• RECORDS SUPPLIED
= = =

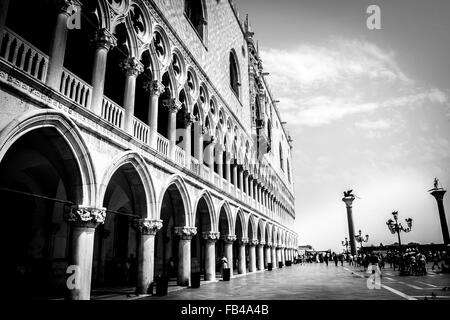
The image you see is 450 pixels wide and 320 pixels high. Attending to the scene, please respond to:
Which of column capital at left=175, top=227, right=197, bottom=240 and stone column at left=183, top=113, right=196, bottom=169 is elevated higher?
stone column at left=183, top=113, right=196, bottom=169

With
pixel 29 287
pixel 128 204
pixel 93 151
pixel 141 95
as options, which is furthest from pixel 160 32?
pixel 29 287

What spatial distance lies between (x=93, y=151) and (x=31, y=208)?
18.0 ft

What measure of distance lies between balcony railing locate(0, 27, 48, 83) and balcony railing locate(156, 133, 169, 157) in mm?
4702

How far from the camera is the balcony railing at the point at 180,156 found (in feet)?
42.1

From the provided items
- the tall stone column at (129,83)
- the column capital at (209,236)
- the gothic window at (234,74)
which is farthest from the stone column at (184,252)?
the gothic window at (234,74)

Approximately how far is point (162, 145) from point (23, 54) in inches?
235

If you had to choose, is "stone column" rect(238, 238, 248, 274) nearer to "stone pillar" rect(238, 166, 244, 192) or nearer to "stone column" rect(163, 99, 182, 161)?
"stone pillar" rect(238, 166, 244, 192)

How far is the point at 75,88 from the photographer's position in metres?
7.89

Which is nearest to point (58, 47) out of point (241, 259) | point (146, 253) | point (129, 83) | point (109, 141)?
point (109, 141)

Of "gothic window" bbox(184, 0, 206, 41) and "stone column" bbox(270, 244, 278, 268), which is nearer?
"gothic window" bbox(184, 0, 206, 41)

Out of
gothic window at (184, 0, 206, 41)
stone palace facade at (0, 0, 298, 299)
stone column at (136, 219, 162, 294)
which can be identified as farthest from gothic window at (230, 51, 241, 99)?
stone column at (136, 219, 162, 294)

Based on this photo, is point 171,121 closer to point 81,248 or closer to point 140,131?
point 140,131

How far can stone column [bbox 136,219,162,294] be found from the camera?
9883mm
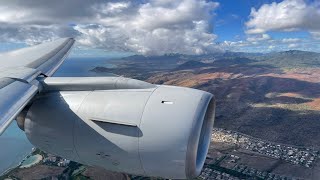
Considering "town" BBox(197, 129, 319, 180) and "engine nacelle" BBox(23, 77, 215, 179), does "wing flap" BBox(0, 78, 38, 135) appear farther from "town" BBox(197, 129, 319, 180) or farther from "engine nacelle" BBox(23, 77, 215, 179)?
"town" BBox(197, 129, 319, 180)

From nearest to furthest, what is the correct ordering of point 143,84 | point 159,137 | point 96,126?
point 159,137
point 96,126
point 143,84

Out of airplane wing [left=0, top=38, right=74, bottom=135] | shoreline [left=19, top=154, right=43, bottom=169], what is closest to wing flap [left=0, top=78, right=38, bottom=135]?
airplane wing [left=0, top=38, right=74, bottom=135]

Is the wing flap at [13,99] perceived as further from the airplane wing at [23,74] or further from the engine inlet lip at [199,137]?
the engine inlet lip at [199,137]

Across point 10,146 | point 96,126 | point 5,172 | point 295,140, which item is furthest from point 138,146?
point 295,140

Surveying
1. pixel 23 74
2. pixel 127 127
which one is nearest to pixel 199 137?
pixel 127 127

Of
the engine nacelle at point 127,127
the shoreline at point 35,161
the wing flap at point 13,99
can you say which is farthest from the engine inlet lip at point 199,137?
the shoreline at point 35,161

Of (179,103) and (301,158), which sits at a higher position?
(179,103)

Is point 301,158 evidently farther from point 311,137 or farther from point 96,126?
point 96,126
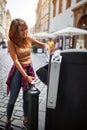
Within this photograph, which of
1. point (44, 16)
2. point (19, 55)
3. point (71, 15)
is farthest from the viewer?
point (44, 16)

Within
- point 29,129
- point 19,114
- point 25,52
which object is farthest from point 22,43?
point 19,114

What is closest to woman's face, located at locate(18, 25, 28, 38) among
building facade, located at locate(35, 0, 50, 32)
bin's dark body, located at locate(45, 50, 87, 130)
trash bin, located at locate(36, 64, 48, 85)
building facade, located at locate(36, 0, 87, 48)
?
trash bin, located at locate(36, 64, 48, 85)

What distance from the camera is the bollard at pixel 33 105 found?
3.13 metres

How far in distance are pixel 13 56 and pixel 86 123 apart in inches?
49.5

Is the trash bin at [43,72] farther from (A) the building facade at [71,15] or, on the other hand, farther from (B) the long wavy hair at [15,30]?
(A) the building facade at [71,15]

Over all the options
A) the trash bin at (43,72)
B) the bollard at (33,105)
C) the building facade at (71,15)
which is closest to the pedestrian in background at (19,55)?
the trash bin at (43,72)

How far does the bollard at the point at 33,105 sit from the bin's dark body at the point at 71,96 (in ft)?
0.57

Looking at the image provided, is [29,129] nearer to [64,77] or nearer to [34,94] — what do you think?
[34,94]

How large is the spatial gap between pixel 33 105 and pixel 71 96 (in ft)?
1.48

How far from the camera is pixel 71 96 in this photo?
3.22 meters

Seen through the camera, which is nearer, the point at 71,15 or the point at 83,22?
the point at 83,22

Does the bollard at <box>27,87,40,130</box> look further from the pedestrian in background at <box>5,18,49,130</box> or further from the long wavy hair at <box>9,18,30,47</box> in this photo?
the long wavy hair at <box>9,18,30,47</box>

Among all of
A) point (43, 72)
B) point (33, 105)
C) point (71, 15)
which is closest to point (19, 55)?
point (43, 72)

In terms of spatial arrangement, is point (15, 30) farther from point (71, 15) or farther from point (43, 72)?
point (71, 15)
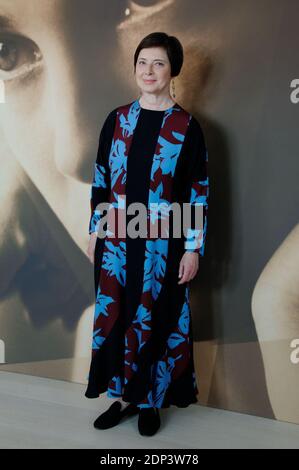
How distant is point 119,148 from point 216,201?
485 mm

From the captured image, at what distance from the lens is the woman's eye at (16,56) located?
2.25 meters

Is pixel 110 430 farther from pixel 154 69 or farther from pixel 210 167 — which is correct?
pixel 154 69

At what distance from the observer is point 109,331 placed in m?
1.86

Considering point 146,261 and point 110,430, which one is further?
point 110,430

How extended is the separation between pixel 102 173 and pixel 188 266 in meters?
0.49

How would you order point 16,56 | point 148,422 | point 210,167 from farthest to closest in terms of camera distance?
point 16,56 → point 210,167 → point 148,422

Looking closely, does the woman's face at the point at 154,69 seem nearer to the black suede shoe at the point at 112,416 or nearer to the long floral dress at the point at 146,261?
the long floral dress at the point at 146,261

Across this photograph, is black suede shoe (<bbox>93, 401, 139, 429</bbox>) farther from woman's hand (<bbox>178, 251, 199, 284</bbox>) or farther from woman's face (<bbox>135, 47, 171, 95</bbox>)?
woman's face (<bbox>135, 47, 171, 95</bbox>)

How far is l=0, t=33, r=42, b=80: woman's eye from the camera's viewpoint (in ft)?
7.39

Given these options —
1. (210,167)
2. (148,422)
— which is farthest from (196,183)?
(148,422)

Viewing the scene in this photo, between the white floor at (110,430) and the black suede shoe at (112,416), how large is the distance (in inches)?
0.9

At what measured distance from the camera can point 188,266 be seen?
71.4 inches
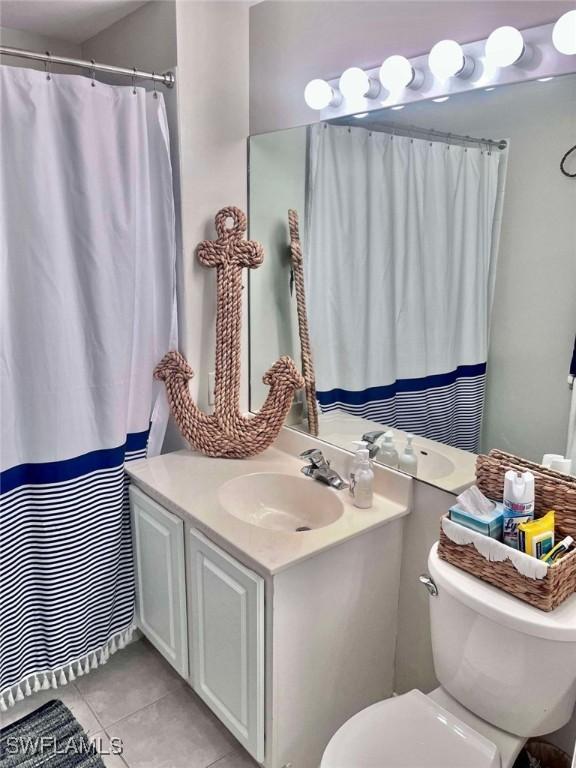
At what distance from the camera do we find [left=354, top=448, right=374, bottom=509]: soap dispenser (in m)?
1.65

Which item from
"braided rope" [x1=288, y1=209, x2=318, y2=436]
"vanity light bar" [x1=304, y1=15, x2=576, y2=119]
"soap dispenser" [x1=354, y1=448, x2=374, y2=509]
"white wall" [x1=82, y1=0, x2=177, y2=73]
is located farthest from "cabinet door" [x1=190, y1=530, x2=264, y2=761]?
"white wall" [x1=82, y1=0, x2=177, y2=73]

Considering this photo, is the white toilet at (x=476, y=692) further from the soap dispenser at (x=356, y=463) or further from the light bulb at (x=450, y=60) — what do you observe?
the light bulb at (x=450, y=60)

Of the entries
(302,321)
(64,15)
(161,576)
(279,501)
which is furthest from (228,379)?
(64,15)

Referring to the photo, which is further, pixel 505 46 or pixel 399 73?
pixel 399 73

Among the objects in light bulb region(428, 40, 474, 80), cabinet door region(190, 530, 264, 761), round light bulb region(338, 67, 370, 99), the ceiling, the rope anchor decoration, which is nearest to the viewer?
light bulb region(428, 40, 474, 80)

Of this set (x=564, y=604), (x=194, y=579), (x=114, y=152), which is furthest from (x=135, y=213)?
(x=564, y=604)

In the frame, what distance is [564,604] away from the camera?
1.19 m

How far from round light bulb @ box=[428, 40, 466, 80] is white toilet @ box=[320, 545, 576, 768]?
115 cm

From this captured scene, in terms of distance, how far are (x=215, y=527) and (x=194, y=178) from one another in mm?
1143

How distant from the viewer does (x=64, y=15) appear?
6.27ft

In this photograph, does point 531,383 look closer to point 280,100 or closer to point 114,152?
point 280,100

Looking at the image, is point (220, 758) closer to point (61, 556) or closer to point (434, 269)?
point (61, 556)

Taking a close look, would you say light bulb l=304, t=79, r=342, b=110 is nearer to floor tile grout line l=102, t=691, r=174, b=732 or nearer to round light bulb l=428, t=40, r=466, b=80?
round light bulb l=428, t=40, r=466, b=80

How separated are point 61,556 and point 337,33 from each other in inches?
71.8
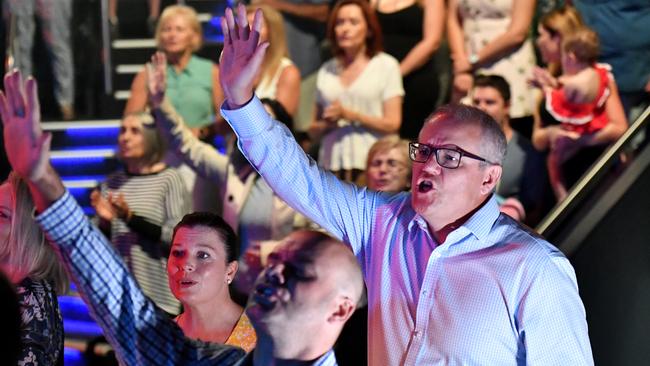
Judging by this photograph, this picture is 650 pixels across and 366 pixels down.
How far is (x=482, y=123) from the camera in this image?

= = =

• THE TASK
Reproduce word for word the lines running from the line with "In the frame, what" through the end of the data, both included, and nothing else; leave out the pictures.

• ANSWER FOR THIS EXERCISE
In the frame, what distance is [564,604] away from the camera?
1.19 m

How far from round light bulb @ box=[428, 40, 466, 80] is white toilet @ box=[320, 545, 576, 768]?
115 cm

From this captured scene, in terms of distance, how far are (x=215, y=527) and (x=194, y=178) from one another in mm?
1143

How distant from the viewer does (x=64, y=15) appear?
6.27ft

In this photograph, does point 531,383 look closer to point 280,100 or closer to point 114,152?
point 280,100

Looking at the image, is point (220, 758) closer to point (61, 556) or closer to point (434, 269)?
point (61, 556)

Taking a close look, would you say light bulb l=304, t=79, r=342, b=110 is nearer to floor tile grout line l=102, t=691, r=174, b=732 or nearer to round light bulb l=428, t=40, r=466, b=80?
round light bulb l=428, t=40, r=466, b=80

How separated are point 61,556 and point 337,33 from each other in inches?
71.8
Judging by this photograph, this picture is 650 pixels across and 366 pixels down.
How far is (x=482, y=123) from the camera in this image?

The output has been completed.